Pick out and copy every line in the records below that contains the word "sparse". Only matches with the same case count.

▶ Records

▼

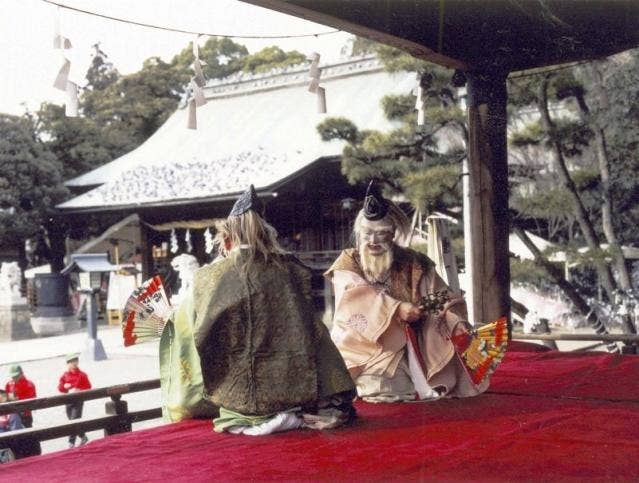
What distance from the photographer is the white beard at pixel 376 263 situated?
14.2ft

▲
▼

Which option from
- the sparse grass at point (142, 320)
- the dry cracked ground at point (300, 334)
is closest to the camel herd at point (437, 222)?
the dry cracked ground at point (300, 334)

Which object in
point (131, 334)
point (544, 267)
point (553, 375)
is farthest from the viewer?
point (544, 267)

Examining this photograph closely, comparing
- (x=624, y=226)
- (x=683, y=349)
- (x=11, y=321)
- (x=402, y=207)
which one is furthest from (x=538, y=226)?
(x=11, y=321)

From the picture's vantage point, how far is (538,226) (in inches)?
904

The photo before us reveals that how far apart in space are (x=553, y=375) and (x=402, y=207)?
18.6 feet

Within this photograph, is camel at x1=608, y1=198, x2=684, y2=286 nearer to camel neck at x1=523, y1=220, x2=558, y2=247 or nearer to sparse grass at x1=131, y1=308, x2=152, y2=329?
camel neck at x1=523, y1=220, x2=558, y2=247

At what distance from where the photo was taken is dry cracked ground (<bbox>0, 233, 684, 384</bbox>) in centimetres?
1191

▲

▶ Correct result
- the sparse grass at point (142, 320)
Within this photograph, is camel at x1=608, y1=198, x2=684, y2=286 nearer to camel neck at x1=523, y1=220, x2=558, y2=247 or nearer to sparse grass at x1=131, y1=308, x2=152, y2=329?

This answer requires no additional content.